Selected passage
---*---
My Word for 2017: Trust

It’s been a VERY long time since I have written on this blog, but I felt that it was time for me to write something, even if it’s just to get me back into writing. I didn’t know what to write about, but I thought that sharing about my word for 2017 was a good place to start in this new year.

This is our fourth year as a family, prayerfully each choosing a word for the year ahead that we feel God is speaking to us. The previous 3 years we each created a painting to depict our word, but this year we did something different and made bracelets with our words so that we would have that daily visual reminder with us everywhere we go.

2017 Words for the year

2016 was a crazy year for us. God unexpectedly added a beautiful little girl to our family through fostering and my husband stepped down from his role in full-time ministry. Our plans for our jobs which had seemed a sure thing, completely fell through. We have gone through a season of difficult heart-searching, loss, grieving, and our Father’s loving & firm chastening. Our future right now is very uncertain as we look ahead to what God may have for us next. There are a lot of areas that tempt me into worry and anxiety, so it felt necessary and right for me to choose the word TRUST.
---*---
[Text data in caption style]

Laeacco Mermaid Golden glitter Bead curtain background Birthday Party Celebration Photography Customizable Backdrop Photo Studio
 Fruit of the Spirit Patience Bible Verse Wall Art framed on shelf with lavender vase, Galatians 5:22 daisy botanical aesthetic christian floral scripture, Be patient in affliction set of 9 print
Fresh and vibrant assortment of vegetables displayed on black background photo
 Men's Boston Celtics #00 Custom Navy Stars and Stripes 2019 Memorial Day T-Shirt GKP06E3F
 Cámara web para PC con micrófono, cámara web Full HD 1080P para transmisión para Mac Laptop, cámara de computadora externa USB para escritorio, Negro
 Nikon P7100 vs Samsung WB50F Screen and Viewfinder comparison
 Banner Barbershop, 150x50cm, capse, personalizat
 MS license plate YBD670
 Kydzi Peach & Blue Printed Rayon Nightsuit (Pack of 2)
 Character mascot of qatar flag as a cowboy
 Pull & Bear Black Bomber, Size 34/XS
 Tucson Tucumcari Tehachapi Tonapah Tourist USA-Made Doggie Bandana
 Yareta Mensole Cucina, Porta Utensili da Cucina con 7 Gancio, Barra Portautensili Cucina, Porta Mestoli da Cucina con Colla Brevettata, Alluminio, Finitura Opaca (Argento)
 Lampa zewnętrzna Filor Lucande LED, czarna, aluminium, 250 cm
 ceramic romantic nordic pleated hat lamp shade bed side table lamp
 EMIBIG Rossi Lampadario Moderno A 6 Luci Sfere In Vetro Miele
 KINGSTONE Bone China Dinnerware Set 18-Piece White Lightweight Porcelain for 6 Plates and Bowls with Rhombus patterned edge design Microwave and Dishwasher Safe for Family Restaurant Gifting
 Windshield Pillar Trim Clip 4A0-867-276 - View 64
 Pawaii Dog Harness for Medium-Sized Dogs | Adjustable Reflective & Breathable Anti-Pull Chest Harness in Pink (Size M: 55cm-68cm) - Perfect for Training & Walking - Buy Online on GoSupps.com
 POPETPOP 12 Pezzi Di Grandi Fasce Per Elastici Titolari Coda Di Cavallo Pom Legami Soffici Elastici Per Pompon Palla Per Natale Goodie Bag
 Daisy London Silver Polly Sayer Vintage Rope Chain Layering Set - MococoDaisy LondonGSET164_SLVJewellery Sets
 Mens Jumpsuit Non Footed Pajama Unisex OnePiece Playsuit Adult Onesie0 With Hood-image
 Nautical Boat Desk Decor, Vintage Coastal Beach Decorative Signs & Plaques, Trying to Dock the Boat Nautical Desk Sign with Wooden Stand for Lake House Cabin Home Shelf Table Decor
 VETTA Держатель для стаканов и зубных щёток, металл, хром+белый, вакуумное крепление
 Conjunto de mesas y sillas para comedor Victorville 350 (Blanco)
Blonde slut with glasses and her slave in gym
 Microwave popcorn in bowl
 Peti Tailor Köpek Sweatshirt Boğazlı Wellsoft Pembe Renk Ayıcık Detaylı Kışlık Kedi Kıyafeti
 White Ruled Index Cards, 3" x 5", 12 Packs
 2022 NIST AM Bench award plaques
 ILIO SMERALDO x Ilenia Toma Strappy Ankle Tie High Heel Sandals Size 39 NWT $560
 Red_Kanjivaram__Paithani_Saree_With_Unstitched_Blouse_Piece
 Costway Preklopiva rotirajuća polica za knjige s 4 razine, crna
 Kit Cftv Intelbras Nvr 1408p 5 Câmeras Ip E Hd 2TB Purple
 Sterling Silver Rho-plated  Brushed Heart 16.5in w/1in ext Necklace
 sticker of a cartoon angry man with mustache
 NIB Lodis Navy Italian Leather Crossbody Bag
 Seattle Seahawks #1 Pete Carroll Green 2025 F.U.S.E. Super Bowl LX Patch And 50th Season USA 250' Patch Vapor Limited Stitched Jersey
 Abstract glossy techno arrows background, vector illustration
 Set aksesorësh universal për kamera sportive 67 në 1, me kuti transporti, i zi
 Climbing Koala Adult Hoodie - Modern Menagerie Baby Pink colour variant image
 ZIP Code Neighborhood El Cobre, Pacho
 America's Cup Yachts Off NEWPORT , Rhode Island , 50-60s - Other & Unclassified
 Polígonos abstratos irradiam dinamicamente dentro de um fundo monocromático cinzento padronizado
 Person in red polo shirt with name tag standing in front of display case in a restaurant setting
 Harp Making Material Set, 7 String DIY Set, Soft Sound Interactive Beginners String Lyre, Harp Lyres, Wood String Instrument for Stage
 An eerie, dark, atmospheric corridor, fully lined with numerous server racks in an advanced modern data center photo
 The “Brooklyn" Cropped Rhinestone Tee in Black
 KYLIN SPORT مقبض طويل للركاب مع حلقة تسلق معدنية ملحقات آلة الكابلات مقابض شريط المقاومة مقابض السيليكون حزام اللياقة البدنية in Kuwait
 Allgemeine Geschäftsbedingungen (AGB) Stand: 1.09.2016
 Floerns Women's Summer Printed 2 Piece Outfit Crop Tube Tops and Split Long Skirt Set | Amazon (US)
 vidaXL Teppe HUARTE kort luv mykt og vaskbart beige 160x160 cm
---*---
Directions
1/ Answer these questions about the blog post on the word for 2017:
(a) How many years has the family been choosing a word for the year?
(b) What did the family make this year to show their words?
(c) Which word did the writer choose for 2017?
2/ Extend the blog post about the writer's word for 2017, starting after its final sentence.

Results of the exercise
1/
(a) This is their fourth year.
(b) They made bracelets with their words.
(c) The writer chose the word TRUST.

2/
Trust

As I was struggling with many questions about my purpose and calling and the dreams in my heart, I was listening to the song “Have it All” by Brian Johnson, and it was wrecking me. The lyrics of the chorus go as follows:

You can have it all, Lord
Every part of my world
Take this life and breathe on
This heart that is now Yours

There are so many things that I try to hold in my hands and keep within my control, not wanting to let go and release them to God. There are many good things that God has even given to me and my tendency is to want to hold on to those things tightly. He has been asking me to loosen my grip and be willing to trust Him with all these things I hold so dear and be willing to let them go to Him. Then there are the other not-so-good things I need to let go of – He wants to have those too. The list (both good & not good things) is long…

  • my husband
  • my children
  • my home
  • my job
  • my free time
  • my frustrations
  • my annoyances
  • my bad habits
  • my body
  • my bitterness
  • my fears
  • my worry & anxiety
  • my worship
  • my love
  • my strength
  • my weakness
  • my voice
  • my identity
  • my anger
  • my hurts & pain
  • my sin
  • my failures
  • my successes
  • my money
  • my possessions
  • my gifts & abilities
  • my dreams
  • my desires & longings
  • my insecurities
  • my pride
  • my words
  • my sorrow & sadness
  • my songs
  • my eating & drinking
  • my sleep
  • my prayers
  • my hopes
  • my sickness
  • my thoughts
  • my offense
  • my questions
  • my future
  • my shame
  • my joy
  • my brokenness
  • my relationships
  • my family members
  • my eyes – what I look at
  • my ears – what I listen to
  • my image & reputation
  • my unbelief
  • my needs

And He wants it all.

This is not easy. It is painful and messy. Fear comes at me in a million ways. Especially if I let go of my dreams and desires, can I really trust God to not leave me empty and alone? I feel afraid of being secluded, isolated, and left out. I feel afraid of feeling bored and unfulfilled. I feel afraid of not pleasing Him by doing more to advance His Kingdom or feeling like I’ve failed Him. I’m afraid of obscurity, hiddenness, and waiting. I’m afraid I won’t have the grace or patience or depth of character needed to be content in this season of waiting for His direction and leading and not knowing if any of these dreams of mine will come to pass.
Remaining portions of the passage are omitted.